The ITS data set contains sequences from 58 fungal specimens
representing 36 Trechispora taxa (4 new species and another
32 Trechispora taxa). The data set has an aligned length of
753 characters, of which 284 are constant, 72 are variable but
parsimony-uninformative, and 397 are parsimony-informative.

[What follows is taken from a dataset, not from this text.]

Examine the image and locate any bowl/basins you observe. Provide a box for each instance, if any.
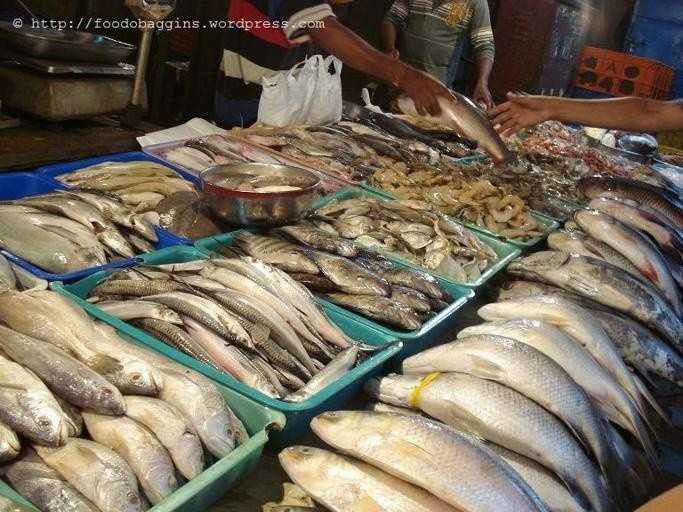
[199,162,322,229]
[581,124,658,164]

MP analysis yields 13 equally parsimonious trees (TL = 2,318,
CI = 0.398, RI = 0.638, RC = 0.254, and HI = 0.602). The
average SD of split frequencies in BI analyses is 0.006959 (BI). The
phylogenetic tree (Figure 2) reveals four new and independent
lineages represented by our specimens, indicating that they are
phylogenetically distinct from the species currently known in the
genus. In addition, another taxon (Dai 22173 and Dai 22174) is
treated as Trechispora sp.
The combined data set for the molecular clock analysis
includes 100 collections, of which 47 belonged to Trechisporales.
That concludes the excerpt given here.